Re: How to know if all insertions are finished

From: intmail01 <intmail01(at)gmail(dot)com>
To: Steve Midgley <science(at)misuse(dot)org>
Cc: pgsql-sql(at)lists(dot)postgresql(dot)org
Subject: Re: How to know if all insertions are finished
Date: 2024-03-09 17:11:28
Message-ID: CAKJANSAkNPxoQdN8egChaK78=8qoKSD8_i2qrYNAH98EbO5GaQ@mail.gmail.com
Views: Raw Message | Whole Thread | Download mbox | Resend email
Thread:
Lists: pgsql-sql

>I think you are saying in your last line that each insert line is treated
as an individual statement, so you get a bunch of trigger notifications
instead of just one, and >you don't know how to detect when you have
received the final insert?
Yes. That is the problem.

I do not code to insert data, it is done by drag/move from calc sheet to
table graphically.

The dummy row may be the solution with the risk you mention.

Thanks.

On Fri, Mar 8, 2024 at 7:27 PM Steve Midgley <science(at)misuse(dot)org> wrote:

>
>
> On Fri, Mar 8, 2024 at 4:01 AM intmail01 <intmail01(at)gmail(dot)com> wrote:
>
>> Hi,
>>
>> Is there any way to know if several insertion are terminated.
>> I use libreoffice base to import at the same time many lines. When all
>> lines are inserted I have to do some data check. I dont find any way to
>> know if the insertion ends to start some function automatically.
>> I tried to use a STATEMENT trigger type but all lines are treated as
>> statement.
>>
>
> I think you are saying in your last line that each insert line is treated
> as an individual statement, so you get a bunch of trigger notifications
> instead of just one, and you don't know how to detect when you have
> received the final insert?
>
> The first thing I'd look for is whether I could wrap all the libreoffice
> inserts into a single transaction block, and then event off of the
> transaction block completing.

> [Data lines]
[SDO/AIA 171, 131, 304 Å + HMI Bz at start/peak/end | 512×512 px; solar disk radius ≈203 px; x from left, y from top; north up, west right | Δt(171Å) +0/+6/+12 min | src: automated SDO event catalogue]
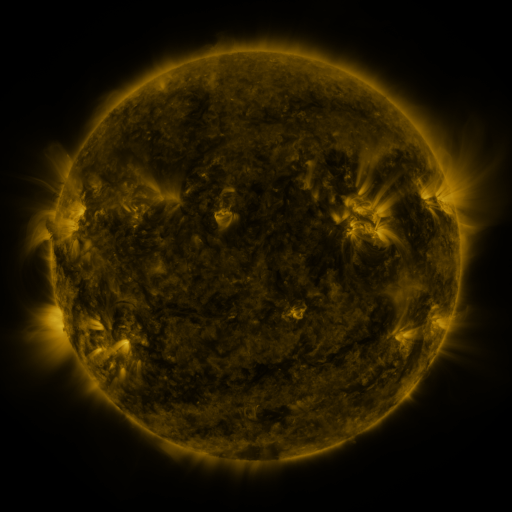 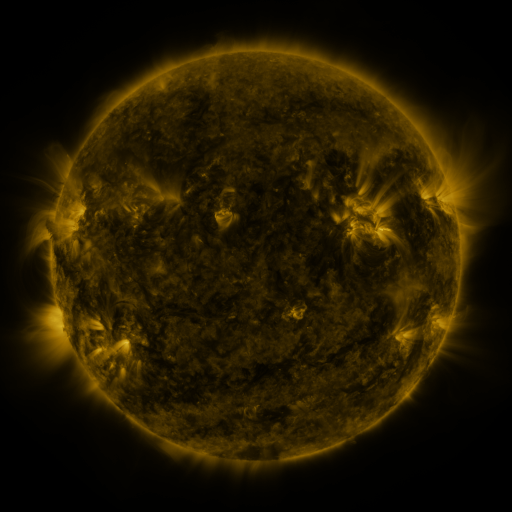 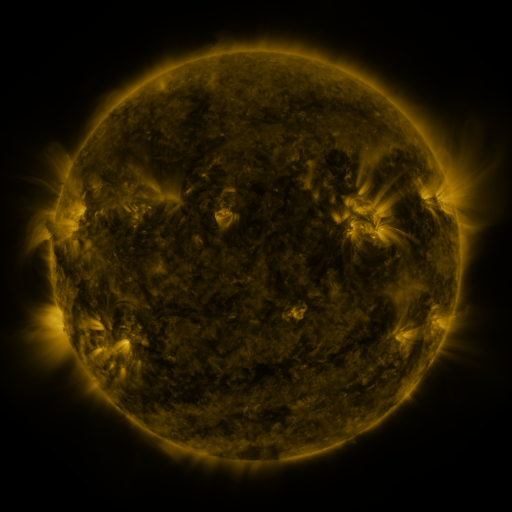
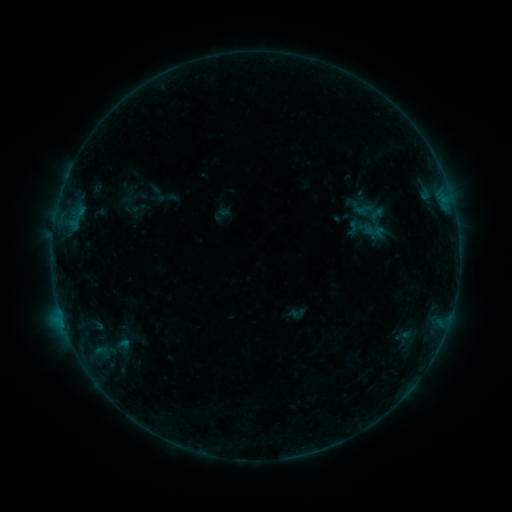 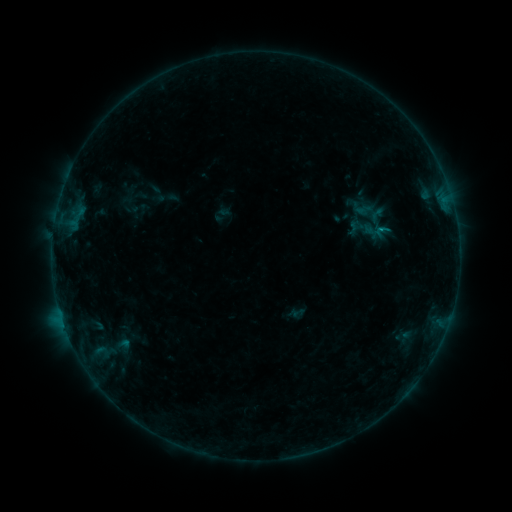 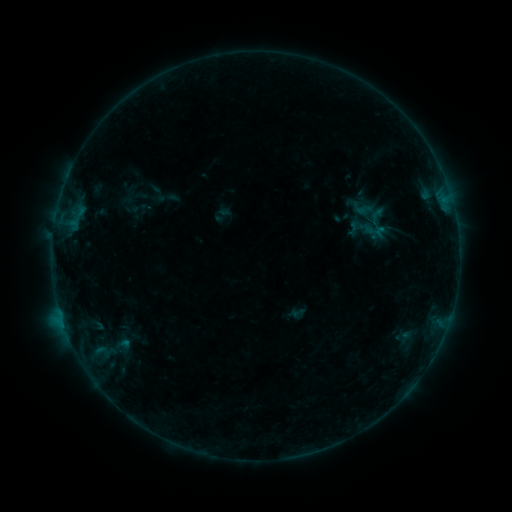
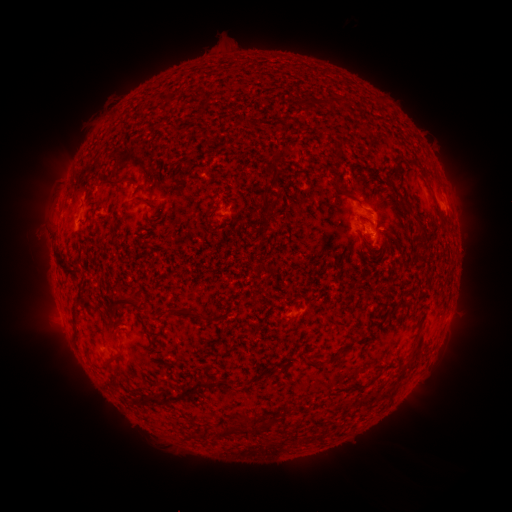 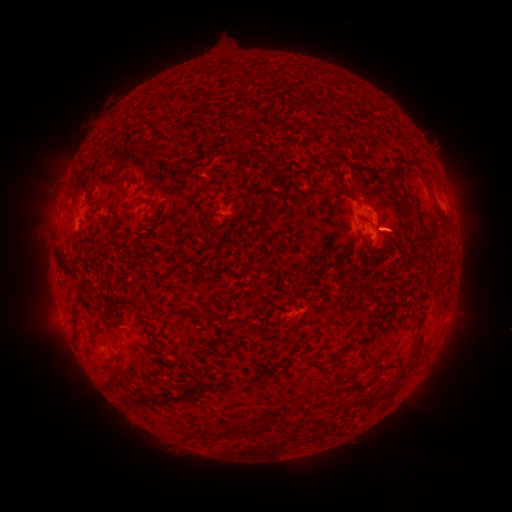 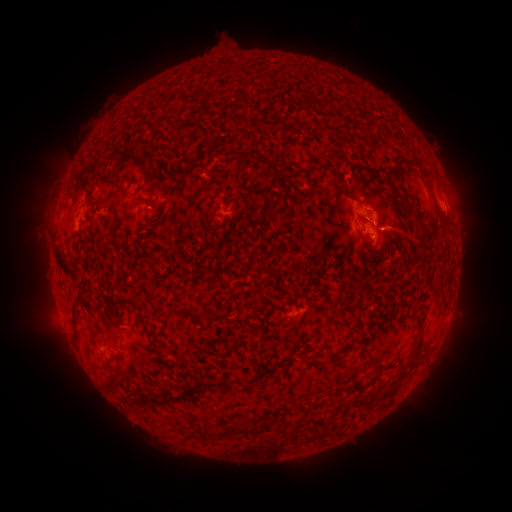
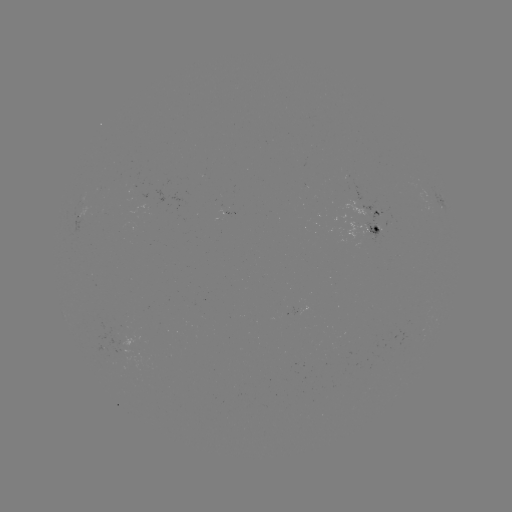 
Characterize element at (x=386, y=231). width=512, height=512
B2.6 flare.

> [What is being asked]
Carry on the email about detecting when database insertions finish, starting right after its last line. The data comes from a separate source.

> [Reply to the task]
>
> Barring that, and noting I'm not familiar with how libreoffice would send
> the inserts, one option could be to put a listen/notify pattern at the end
> of your insert code, if it's possible to add a line of sql at the end of
> the inserts? Of course, if you can do that, you might also be able to wrap
> the whole thing with a transaction, but listen/notify might be simpler to
> event off of..
>
> -- In session/connection 1
> BEGIN;
> -- Perform your bulk insert operation here
> COMMIT;
> NOTIFY inserts_done;
>
> -- In session/connection 2
> LISTEN inserts_done;
> -- Once notification is received, proceed with necessary operations
>
> If you can't do something like this, the only other (relatively horrible)
> things I can think of would be to:
>
> 1. Put a dummy row at the end of your insert data (if you can
> guarantee it would be inserted last during the bulk operation), and then
> build a trigger/condition to detect insertion of a row matching the dummy
> data that deletes the dummy row and then proceeds to kick off whatever
> other processes you want, or:
> 2. Use a time based model, where you build an understanding of how
> long your inserts take to execute, and build a monitor that kicks off on
> each insert, and if another insert is not detected within a certain amount
> of wait time, you conclude that there are no more inserts coming, and you
> then kick off whatever other processes you want..
>
> Hopefully someone with deeper Postgres knowledge has other, more reliable
> solutions that leverage Postgres, but if your inserts are all discrete, and
> you don't have control over the sql itself.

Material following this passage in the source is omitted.